══ Exercise passage

Overall, 400 animal species are represented in the zoo, including Humboldt penguins, Cape fur seals, koalas, Indian rhinoceroses, hippopotamuses, greater flamingos, gaur, red-shanked doucs, Bornean orangutans, African spurred tortoises, Asiatic black bears, Malayan sun bears, giant anteaters, Indochinese tigers, Barbary sheep, Malayan tapirs, and many reptile species. The zoo is also home to two Asian elephants and was previously home to three giant pandas.

Giant pandas Lin Hui and Chuang Chuang arrived at the zoo on 12 October 2003, and were on a ten-year loan from China as part of its so-called panda diplomacy. Their daughter, Lin Bing, was born at the zoo on 27 May 2009, and was returned to China when she was two years old. Lin Bing is one of just a few giant pandas born in captivity outside China. Chuang Chuang died on 16 September 2019 from heart failure and Lin Hui died on 19 April 2023 while under medical care.

The aquarium houses many species of fish and marine life, including crustaceans and Asian arowana. It also houses carnivorous fish, such as sharks.

==Transportation==
The 2 km Chiang Mai Zoo Monorail was opened in 2005. It ceased operations in 2014. The zoo also has trams that take visitors around the zoo for a charge.

════

Task list —
a – According to the zoo passage, on what date did Lin Hui and Chuang Chuang arrive at the zoo?
b – Copy everything in the zoo passage from "Giant pandas Lin" down to "under medical care.", word for word.

══ Supplied material

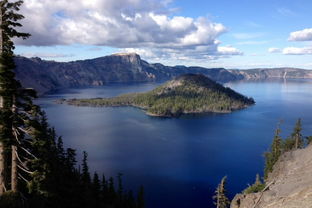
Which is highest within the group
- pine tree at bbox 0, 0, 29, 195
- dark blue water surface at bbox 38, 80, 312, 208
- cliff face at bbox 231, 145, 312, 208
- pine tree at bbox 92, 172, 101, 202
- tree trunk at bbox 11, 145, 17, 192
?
pine tree at bbox 0, 0, 29, 195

════

Solved tasks —
a – 12 October 2003

b –
Giant pandas Lin Hui and Chuang Chuang arrived at the zoo on 12 October 2003, and were on a ten-year loan from China as part of its so-called panda diplomacy. Their daughter, Lin Bing, was born at the zoo on 27 May 2009, and was returned to China when she was two years old. Lin Bing is one of just a few giant pandas born in captivity outside China. Chuang Chuang died on 16 September 2019 from heart failure and Lin Hui died on 19 April 2023 while under medical care.